Anche l’azienda californiana Lulu’s vola verso l’Ipo. Il retailer specializzato nella vendita online di abbigliamento femminile ha chiuso l’ultimo trimestre con ricavi compresi tra i 105 e i 106 milioni di dollari (circa 90,6 – 91,4 milioni di euro) e profitti per 50 milioni (circa 43 in euro). La sua natura digitale è stata premiata dal cambiamento delle abitudini di consumo consolidato durante la pandemia, in seguito alla quale Lulu’s ha maturato la scelta della quotazione in Borsa. La società prevede di scambiare le sue azioni sul mercato globale Nasdaq con il simbolo Lvlu.

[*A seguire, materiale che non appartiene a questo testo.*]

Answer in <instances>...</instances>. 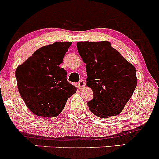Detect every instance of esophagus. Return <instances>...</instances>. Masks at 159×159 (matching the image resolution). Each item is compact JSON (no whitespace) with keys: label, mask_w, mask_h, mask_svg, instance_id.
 <instances>
[{"label":"esophagus","mask_w":159,"mask_h":159,"mask_svg":"<svg viewBox=\"0 0 159 159\" xmlns=\"http://www.w3.org/2000/svg\"><path fill=\"white\" fill-rule=\"evenodd\" d=\"M78 86H79L80 89H83V88L85 87V86H86V82L83 80H81L79 83H78Z\"/></svg>","instance_id":"esophagus-1"}]
</instances>
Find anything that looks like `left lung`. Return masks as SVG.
I'll list each match as a JSON object with an SVG mask.
<instances>
[{
  "mask_svg": "<svg viewBox=\"0 0 159 159\" xmlns=\"http://www.w3.org/2000/svg\"><path fill=\"white\" fill-rule=\"evenodd\" d=\"M76 46L86 64V86L93 93L89 109L100 118L119 115L137 86L135 66L109 41L78 42Z\"/></svg>",
  "mask_w": 159,
  "mask_h": 159,
  "instance_id": "8db88e82",
  "label": "left lung"
}]
</instances>
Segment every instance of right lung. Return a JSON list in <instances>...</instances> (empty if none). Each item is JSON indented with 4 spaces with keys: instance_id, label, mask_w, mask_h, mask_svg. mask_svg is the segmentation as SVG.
Listing matches in <instances>:
<instances>
[{
    "instance_id": "add662e5",
    "label": "right lung",
    "mask_w": 159,
    "mask_h": 159,
    "mask_svg": "<svg viewBox=\"0 0 159 159\" xmlns=\"http://www.w3.org/2000/svg\"><path fill=\"white\" fill-rule=\"evenodd\" d=\"M71 42H55L36 50L15 72L20 95L32 112L43 117H56L76 88L66 80L60 67Z\"/></svg>"
}]
</instances>
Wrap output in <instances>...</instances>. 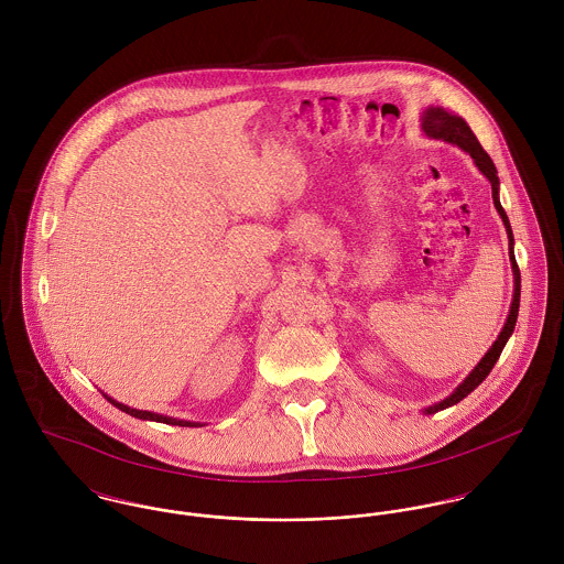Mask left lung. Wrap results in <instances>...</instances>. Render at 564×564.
<instances>
[{"label": "left lung", "instance_id": "1", "mask_svg": "<svg viewBox=\"0 0 564 564\" xmlns=\"http://www.w3.org/2000/svg\"><path fill=\"white\" fill-rule=\"evenodd\" d=\"M421 126H423V132H425L427 137L447 141V143H454V145L463 148L465 152H469L471 159L478 164V169L490 180V186H492V202H495V208H497V213L501 215L503 226H506V232H508V249H510L512 273H514V297H512L510 315H508V319H506L503 329L499 332V336H497V340L492 343V347L486 351V356L480 360V365L469 373V378H467L447 400H443L441 403H434V405H430V408L425 410L427 414H432V412H438V410H443V408H449V405L465 400L476 387H480V382L490 373V369L495 367V362H497V358H499L503 345L508 343V338H510V334H512V329H514L517 315H519L521 273H519V264H517L514 253H512V230H510V221H508V217H506V213H503V208H501V204H499V195H497V188H499L497 169H495V164L490 161V156L484 152L480 141L476 139V134L471 132V128L467 126V121L460 119V117H456V115H452V112H447V110H443V108H427V112L423 115V123H421Z\"/></svg>", "mask_w": 564, "mask_h": 564}]
</instances>
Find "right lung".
<instances>
[{
    "label": "right lung",
    "instance_id": "right-lung-1",
    "mask_svg": "<svg viewBox=\"0 0 564 564\" xmlns=\"http://www.w3.org/2000/svg\"><path fill=\"white\" fill-rule=\"evenodd\" d=\"M112 405H117L119 410H123L126 414H132L137 419H150V421H159V423H171V425H182V427H193L197 423H191V421H177V419H169V416H162V414H154V412H148V410H137V408H128L123 403L115 402L110 398H106Z\"/></svg>",
    "mask_w": 564,
    "mask_h": 564
}]
</instances>
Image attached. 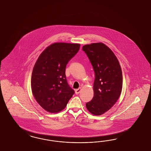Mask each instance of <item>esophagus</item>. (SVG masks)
Wrapping results in <instances>:
<instances>
[{
    "mask_svg": "<svg viewBox=\"0 0 151 151\" xmlns=\"http://www.w3.org/2000/svg\"><path fill=\"white\" fill-rule=\"evenodd\" d=\"M81 87H80V88H78V89H76V90H75V93H76V94H78L80 91H81Z\"/></svg>",
    "mask_w": 151,
    "mask_h": 151,
    "instance_id": "esophagus-1",
    "label": "esophagus"
}]
</instances>
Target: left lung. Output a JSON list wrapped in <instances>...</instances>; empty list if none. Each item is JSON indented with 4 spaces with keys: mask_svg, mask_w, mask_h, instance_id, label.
Returning <instances> with one entry per match:
<instances>
[{
    "mask_svg": "<svg viewBox=\"0 0 151 151\" xmlns=\"http://www.w3.org/2000/svg\"><path fill=\"white\" fill-rule=\"evenodd\" d=\"M95 72L94 95L86 103L88 111L99 116L110 110L118 100L122 88L123 77L119 60L113 51L102 42L83 46Z\"/></svg>",
    "mask_w": 151,
    "mask_h": 151,
    "instance_id": "left-lung-1",
    "label": "left lung"
}]
</instances>
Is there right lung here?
Here are the masks:
<instances>
[{"label": "right lung", "instance_id": "add662e5", "mask_svg": "<svg viewBox=\"0 0 151 151\" xmlns=\"http://www.w3.org/2000/svg\"><path fill=\"white\" fill-rule=\"evenodd\" d=\"M80 47L79 44L54 43L37 60L32 75V90L37 103L46 111L56 113L64 110L74 94L67 82L65 69Z\"/></svg>", "mask_w": 151, "mask_h": 151}]
</instances>
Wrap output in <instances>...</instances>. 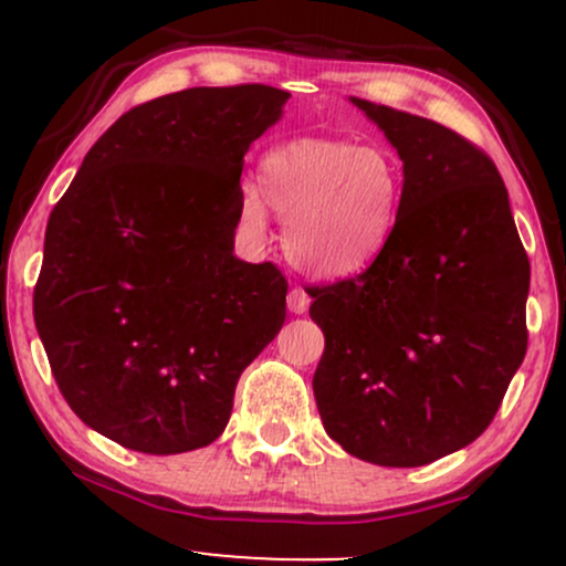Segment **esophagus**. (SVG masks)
Instances as JSON below:
<instances>
[{
	"label": "esophagus",
	"instance_id": "esophagus-1",
	"mask_svg": "<svg viewBox=\"0 0 566 566\" xmlns=\"http://www.w3.org/2000/svg\"><path fill=\"white\" fill-rule=\"evenodd\" d=\"M311 305V297L308 292H305L303 287H292L290 295H287V308L292 311V314H305Z\"/></svg>",
	"mask_w": 566,
	"mask_h": 566
}]
</instances>
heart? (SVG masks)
Instances as JSON below:
<instances>
[{
    "label": "heart",
    "mask_w": 566,
    "mask_h": 566,
    "mask_svg": "<svg viewBox=\"0 0 566 566\" xmlns=\"http://www.w3.org/2000/svg\"><path fill=\"white\" fill-rule=\"evenodd\" d=\"M261 190L244 186L239 226L269 231V207L284 218V252L324 282L356 276L391 239L401 197V167L380 146L301 138L276 146L261 165Z\"/></svg>",
    "instance_id": "heart-1"
}]
</instances>
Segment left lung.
<instances>
[{"mask_svg": "<svg viewBox=\"0 0 566 566\" xmlns=\"http://www.w3.org/2000/svg\"><path fill=\"white\" fill-rule=\"evenodd\" d=\"M350 103L396 148L405 186L378 261L308 290L324 333L314 396L348 454L415 469L495 418L527 354L530 261L482 148L423 116Z\"/></svg>", "mask_w": 566, "mask_h": 566, "instance_id": "left-lung-1", "label": "left lung"}]
</instances>
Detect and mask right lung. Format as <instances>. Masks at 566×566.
Instances as JSON below:
<instances>
[{
  "instance_id": "1",
  "label": "right lung",
  "mask_w": 566,
  "mask_h": 566,
  "mask_svg": "<svg viewBox=\"0 0 566 566\" xmlns=\"http://www.w3.org/2000/svg\"><path fill=\"white\" fill-rule=\"evenodd\" d=\"M287 97L239 84L135 106L50 212L36 333L69 407L127 450L216 441L239 375L282 329L287 279L239 261L233 233L244 154Z\"/></svg>"
}]
</instances>
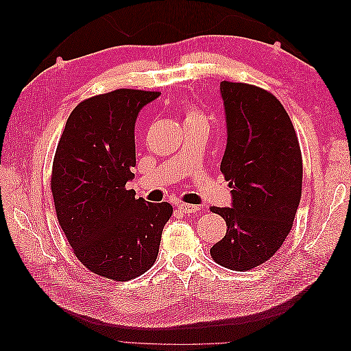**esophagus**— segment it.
I'll return each mask as SVG.
<instances>
[{"label": "esophagus", "instance_id": "obj_1", "mask_svg": "<svg viewBox=\"0 0 351 351\" xmlns=\"http://www.w3.org/2000/svg\"><path fill=\"white\" fill-rule=\"evenodd\" d=\"M178 210L184 212V214H193V212H197L200 208L196 205H190V204H183V202H178L177 204Z\"/></svg>", "mask_w": 351, "mask_h": 351}]
</instances>
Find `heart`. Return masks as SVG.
I'll use <instances>...</instances> for the list:
<instances>
[{
	"mask_svg": "<svg viewBox=\"0 0 351 351\" xmlns=\"http://www.w3.org/2000/svg\"><path fill=\"white\" fill-rule=\"evenodd\" d=\"M196 117H202V114H199V112H196V111H190V112L187 114V119H196Z\"/></svg>",
	"mask_w": 351,
	"mask_h": 351,
	"instance_id": "obj_1",
	"label": "heart"
}]
</instances>
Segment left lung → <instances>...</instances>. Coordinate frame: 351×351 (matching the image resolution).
<instances>
[{
	"label": "left lung",
	"instance_id": "8db88e82",
	"mask_svg": "<svg viewBox=\"0 0 351 351\" xmlns=\"http://www.w3.org/2000/svg\"><path fill=\"white\" fill-rule=\"evenodd\" d=\"M219 90L227 123L221 171L230 182L231 208H210L227 222L210 256L224 268L249 271L271 259L289 236L302 196V152L272 93L232 82H221Z\"/></svg>",
	"mask_w": 351,
	"mask_h": 351
}]
</instances>
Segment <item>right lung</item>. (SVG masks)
<instances>
[{"label": "right lung", "mask_w": 351, "mask_h": 351, "mask_svg": "<svg viewBox=\"0 0 351 351\" xmlns=\"http://www.w3.org/2000/svg\"><path fill=\"white\" fill-rule=\"evenodd\" d=\"M159 92L117 89L80 102L70 114L52 165L57 218L89 271L129 281L156 261L173 206L136 199L134 125Z\"/></svg>", "instance_id": "1"}]
</instances>
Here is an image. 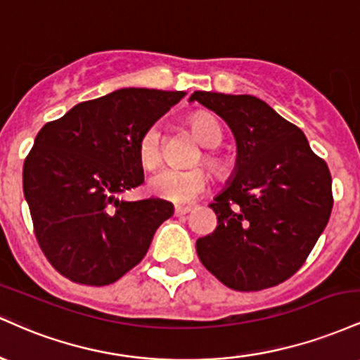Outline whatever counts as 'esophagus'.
<instances>
[{"label": "esophagus", "instance_id": "esophagus-1", "mask_svg": "<svg viewBox=\"0 0 360 360\" xmlns=\"http://www.w3.org/2000/svg\"><path fill=\"white\" fill-rule=\"evenodd\" d=\"M189 212H191V208H189V206H176L174 208L176 217H184V214H188Z\"/></svg>", "mask_w": 360, "mask_h": 360}]
</instances>
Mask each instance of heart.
Listing matches in <instances>:
<instances>
[{"label":"heart","instance_id":"obj_1","mask_svg":"<svg viewBox=\"0 0 360 360\" xmlns=\"http://www.w3.org/2000/svg\"><path fill=\"white\" fill-rule=\"evenodd\" d=\"M189 127L193 134L206 147L203 152V164L220 174L223 171V160L212 148H217L223 142V130L220 122L208 111H198L189 118ZM139 157L143 167L154 169L162 162V128L160 125H150L142 134L139 142ZM210 177L203 169H162L148 181V189L160 200L171 201L176 205H186L196 200L208 188Z\"/></svg>","mask_w":360,"mask_h":360}]
</instances>
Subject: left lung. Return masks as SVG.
<instances>
[{"label": "left lung", "instance_id": "8db88e82", "mask_svg": "<svg viewBox=\"0 0 360 360\" xmlns=\"http://www.w3.org/2000/svg\"><path fill=\"white\" fill-rule=\"evenodd\" d=\"M237 142L232 183L210 205L213 233L198 238L201 264L235 291H260L304 264L332 213V176L298 127L250 94L194 91Z\"/></svg>", "mask_w": 360, "mask_h": 360}]
</instances>
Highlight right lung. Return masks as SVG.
Wrapping results in <instances>:
<instances>
[{
	"label": "right lung",
	"mask_w": 360,
	"mask_h": 360,
	"mask_svg": "<svg viewBox=\"0 0 360 360\" xmlns=\"http://www.w3.org/2000/svg\"><path fill=\"white\" fill-rule=\"evenodd\" d=\"M184 91L118 89L45 123L23 164V193L35 238L72 283L106 286L147 254L172 203L123 201L143 183L139 142Z\"/></svg>",
	"instance_id": "add662e5"
}]
</instances>
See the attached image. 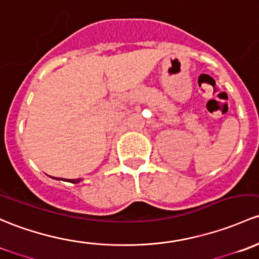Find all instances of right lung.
Masks as SVG:
<instances>
[{
    "mask_svg": "<svg viewBox=\"0 0 259 259\" xmlns=\"http://www.w3.org/2000/svg\"><path fill=\"white\" fill-rule=\"evenodd\" d=\"M56 180H57V178H56ZM58 180H60V178H58ZM65 181H67V182H71V183H78L81 182L82 178H77V180H65Z\"/></svg>",
    "mask_w": 259,
    "mask_h": 259,
    "instance_id": "right-lung-1",
    "label": "right lung"
}]
</instances>
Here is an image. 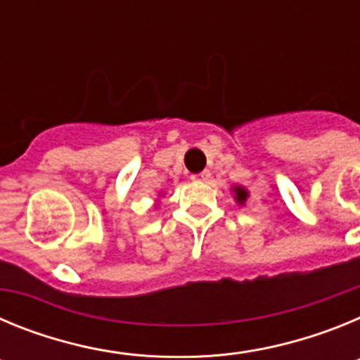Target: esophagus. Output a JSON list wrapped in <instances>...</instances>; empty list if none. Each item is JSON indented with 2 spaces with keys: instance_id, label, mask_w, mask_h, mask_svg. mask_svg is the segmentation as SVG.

La società ha depositato qualche giorno fa la documentazione presso la Securities and Exchange Commission degli Stati Uniti quotando la dimensione dell’offerta a cento milioni di euro (86,2 milioni di euro), stima che potrebbe variare quando verranno stabiliti i termini della vendita delle azioni. Sostenuto da H.I.G. Capital, Lulu’s potrebbe arrivare alla valutazione di un miliardo di dollari, come riportato a luglio da Bloomberg.
Nata come boutique vintage nel 1995 a Chico, in California, da madre e figlia Debra Cannon e Colleen Winter, Lulu’s si è poi convertita nel 2008 a un’attività interamente digitale che adotta un modello produttivo assimilabile ai più noti nomi del fast fashion. Priva di una rete retail, la label conta 2,5 milioni di clienti attività e una community di 7,5 milioni di follower sui suoi profili social.
“Il nostro modello di creazione e cura dei prodotti – ha spiegato la società – sfrutta la strategia del ‘test, apprendimento e riordino’ per portare sul mercato centinaia di nuovi prodotti ogni settimana; li testiamo in piccoli lotti, impariamo a conoscere la domanda dei clienti e quindi riordiniamo rapidamente i prodotti vincenti in volumi più elevati per ottimizzare la redditività”.
A guidare Lulu’s nell’offerta pubblica iniziale ci saranno Goldman Sachs, Bank of America e Jefferies.